▶ Consegna A
Stabilisci se ciascuna affermazione concorda con la commemorazione di Ferdinando Panciatichi, rispondendo sì o no e citando le parole del testo che lo dimostrano: (i) Panciatichi nacque a Firenze; (ii) nel 1835 aveva trent'anni; (iii) nel 1847 fu eletto colonnello della Milizia cittadina.
▶ Consegna B
Prosegui la commemorazione di Ferdinando Panciatichi a partire dall'ultima frase riportata.

La morte di Ferdinando Panciatichi

Commemorazione del Marchese Ferdinando Panciatichi Ximenes d'Aragona letta da Giovanni Pini

Ordine degli architetti ed ingegneri di Firenze

Adunanza del 15 dicembre 1897

MARCHESE FERDINANDO PANCIATICHI

Figura tipica di gentiluomo e di artista. Ferdinando Panciatichi Ximenes d’Aragona, Marchese di Saturnia, fu ascritto nell’ Albo dei nostri Soci Onorari fin quasi dalla fondazione del Collegio, sicchè potevasi considerare per molti riguardi come un architetto nel senso letterale della parola, e per indole conoscitore non superficiale delle legge della Statica.

Ferdinando Panciatichi nacque a Firenze il 13 (!!) marzo 1813 e mostrò fin da giovinetto disposizione singolare alle discipline artistiche tantochè potè dar corpo ad uno dei più rinomati musei privati fiorentini. Ai quadri pregiati antichi raccolse anche quadri moderni, e di molti artisti se ne fece senza ostentazione mecenate.

Non aveva che 22 anni quando nel 1835 sfidando i pericoli del colera-morbus, fu infaticabile membro di quella Commissione di beneficenza che in quella dolorosa circostanza si adoperava a lenire i dolori di tanti deleritti.

Liberale di sentimenti, salutò con gioia l’alba del 1847, che portava riforme nel reggimento politico della Toscana, e fu eletto Maggiore del IV Battaglione della Milizia cittadina.

▶ Dati raccolti
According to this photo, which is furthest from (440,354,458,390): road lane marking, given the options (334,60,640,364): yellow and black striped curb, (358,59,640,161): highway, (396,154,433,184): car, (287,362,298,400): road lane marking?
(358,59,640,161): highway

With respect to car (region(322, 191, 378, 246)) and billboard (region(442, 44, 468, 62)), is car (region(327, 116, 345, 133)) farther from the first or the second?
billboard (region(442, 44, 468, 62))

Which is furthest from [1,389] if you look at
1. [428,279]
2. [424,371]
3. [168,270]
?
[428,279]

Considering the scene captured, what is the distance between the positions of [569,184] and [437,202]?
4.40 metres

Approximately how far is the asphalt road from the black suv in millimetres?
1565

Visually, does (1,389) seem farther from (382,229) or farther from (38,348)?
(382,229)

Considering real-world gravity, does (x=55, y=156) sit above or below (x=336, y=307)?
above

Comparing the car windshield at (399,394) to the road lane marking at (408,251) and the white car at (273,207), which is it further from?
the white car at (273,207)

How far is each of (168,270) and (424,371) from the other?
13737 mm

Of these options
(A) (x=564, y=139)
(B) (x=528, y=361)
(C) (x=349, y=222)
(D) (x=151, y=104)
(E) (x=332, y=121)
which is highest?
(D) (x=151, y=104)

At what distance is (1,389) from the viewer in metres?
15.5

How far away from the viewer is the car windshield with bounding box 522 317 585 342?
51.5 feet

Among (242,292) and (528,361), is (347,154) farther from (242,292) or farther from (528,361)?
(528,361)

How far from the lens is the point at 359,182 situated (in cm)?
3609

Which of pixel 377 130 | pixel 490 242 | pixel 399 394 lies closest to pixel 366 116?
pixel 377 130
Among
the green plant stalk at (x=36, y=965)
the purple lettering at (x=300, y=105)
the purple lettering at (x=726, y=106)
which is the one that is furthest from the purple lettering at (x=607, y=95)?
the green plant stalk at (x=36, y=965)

---

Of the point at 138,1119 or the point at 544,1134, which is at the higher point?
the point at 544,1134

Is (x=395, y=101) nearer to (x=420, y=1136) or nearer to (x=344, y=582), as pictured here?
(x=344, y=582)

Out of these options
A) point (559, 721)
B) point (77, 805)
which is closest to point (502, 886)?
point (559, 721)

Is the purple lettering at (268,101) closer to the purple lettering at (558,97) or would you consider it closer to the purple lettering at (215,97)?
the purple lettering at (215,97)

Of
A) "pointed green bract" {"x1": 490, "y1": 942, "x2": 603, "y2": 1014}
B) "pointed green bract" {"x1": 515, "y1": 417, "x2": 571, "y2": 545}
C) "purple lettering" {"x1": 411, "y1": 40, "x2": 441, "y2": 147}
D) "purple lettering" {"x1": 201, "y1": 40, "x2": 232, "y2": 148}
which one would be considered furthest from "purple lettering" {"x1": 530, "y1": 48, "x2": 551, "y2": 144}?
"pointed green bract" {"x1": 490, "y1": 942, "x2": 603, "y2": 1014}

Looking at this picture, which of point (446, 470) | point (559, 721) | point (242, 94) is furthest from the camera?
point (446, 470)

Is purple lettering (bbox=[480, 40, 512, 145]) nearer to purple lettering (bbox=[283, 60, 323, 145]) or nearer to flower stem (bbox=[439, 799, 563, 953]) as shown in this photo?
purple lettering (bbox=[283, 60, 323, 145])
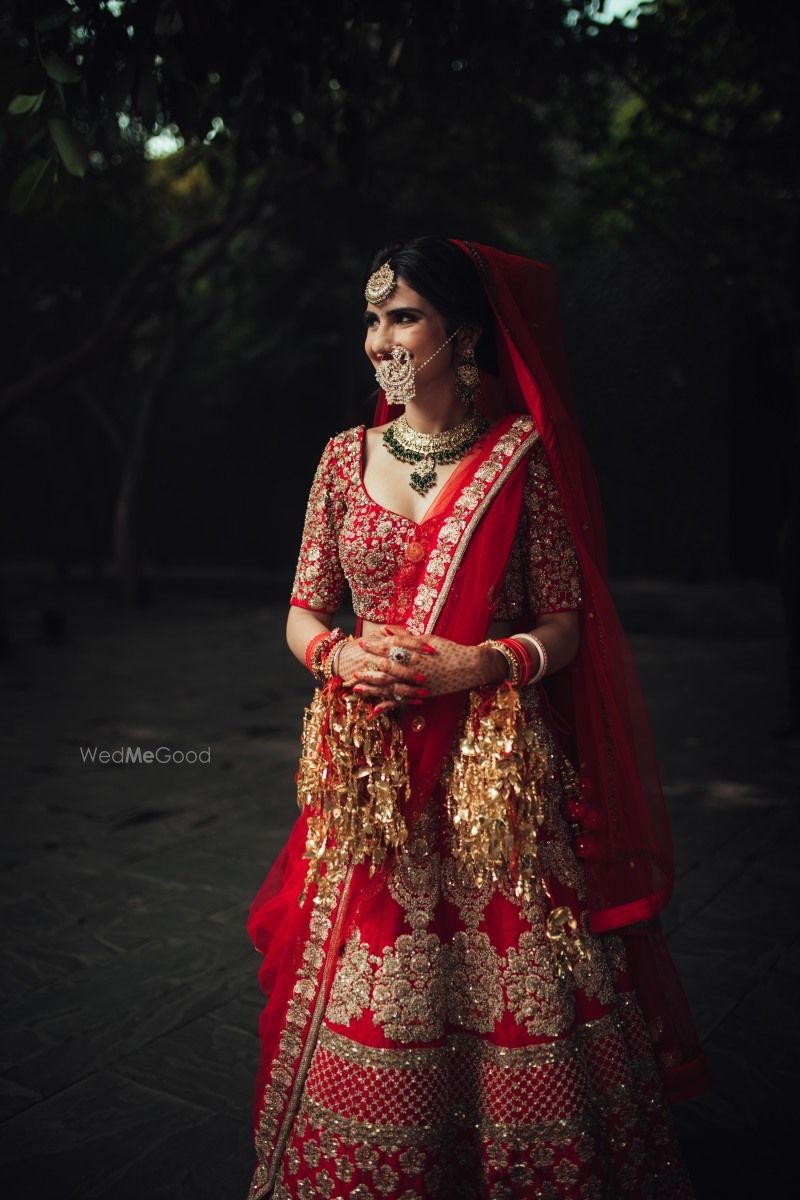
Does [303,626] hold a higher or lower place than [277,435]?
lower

---

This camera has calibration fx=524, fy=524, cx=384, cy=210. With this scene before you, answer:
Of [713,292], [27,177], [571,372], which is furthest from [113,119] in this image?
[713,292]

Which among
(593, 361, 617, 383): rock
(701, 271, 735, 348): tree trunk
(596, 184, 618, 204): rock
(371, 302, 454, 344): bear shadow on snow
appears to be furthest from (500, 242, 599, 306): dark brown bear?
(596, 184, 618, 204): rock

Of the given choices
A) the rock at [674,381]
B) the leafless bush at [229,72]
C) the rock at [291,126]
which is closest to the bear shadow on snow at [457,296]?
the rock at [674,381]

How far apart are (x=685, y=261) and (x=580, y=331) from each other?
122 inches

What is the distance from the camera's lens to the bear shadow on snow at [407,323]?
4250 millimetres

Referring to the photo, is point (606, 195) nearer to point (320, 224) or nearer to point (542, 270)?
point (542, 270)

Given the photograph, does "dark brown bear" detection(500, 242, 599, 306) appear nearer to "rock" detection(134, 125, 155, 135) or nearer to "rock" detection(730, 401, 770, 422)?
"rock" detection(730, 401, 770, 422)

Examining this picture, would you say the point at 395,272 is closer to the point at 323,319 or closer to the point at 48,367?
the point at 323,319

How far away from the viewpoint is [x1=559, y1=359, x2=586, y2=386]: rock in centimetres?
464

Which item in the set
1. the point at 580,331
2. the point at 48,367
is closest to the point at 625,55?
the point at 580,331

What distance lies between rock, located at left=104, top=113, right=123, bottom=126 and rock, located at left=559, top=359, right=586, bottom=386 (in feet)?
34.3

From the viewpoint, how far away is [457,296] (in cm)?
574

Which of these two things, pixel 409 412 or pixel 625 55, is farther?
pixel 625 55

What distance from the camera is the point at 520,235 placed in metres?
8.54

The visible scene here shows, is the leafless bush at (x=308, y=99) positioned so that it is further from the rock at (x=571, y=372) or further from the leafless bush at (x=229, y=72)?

▶ Risposta A
(i) Sì: "Ferdinando Panciatichi nacque a Firenze".
(ii) No: "Non aveva che 22 anni quando nel 1835".
(iii) No: "fu eletto Maggiore del IV Battaglione della Milizia cittadina".

▶ Risposta B
Trascorse quei pochi giorni di dorata libertà, il Panciatichi si ritirò nella quiete delle sue castella. Fu allora che cominciò a decorare sontuosamente le fronti e le sale dei quella celebre villa di San Mezzano sfoggiando il lusso smagliante dell’ architettura Moresca conforme al gusto artistico che si era creato.

E niuno non v’ha che non abbia ammirato in quel palagio dimora di fate, più che di privato signore, quanto possa l’amore sviscerato per l’arte, in un’anima colta e per fortuna predisposta dagli eventi a potere sfoggiare senza la lesina delle economie, che il più delle volte è la falce che depenna le buone idee.

Il marchese Panciatichi nel dirigere i lavori di restauro, si mostrava sempre pronto d’ingeno, versatile, laborioso e assimilatore di ciò che aveva studiato, e pronto a superare difficoltà in costruire che altri forse impensieriva.

Si occupò di ottica, e di numismatica come un esperto; studiò amorosamente nelle opere degli antichi, per rintracciarne il segreto delle tinte, la purezza del pennello; mai s’ingannava sull’autore di un dipinto.

Così dedito quasi febbrilmente agli studi non gli mancarono, non cercati di certo, gli onori e l’ Accademia de’ Georgofili, e l’Ateneo Italiano l’ebbero a socio, come il Collegio dei Professori di Belle Arti lo chiamò fra i suoi fin dall’ 8 settembre 1864.

Nell’amministrazione Municipale fiorentina sedette molto tempo e vi fu largamente sfruttato, fungendo da Assessore per i Lavori Pubblici durante il gonfalonierato Digny.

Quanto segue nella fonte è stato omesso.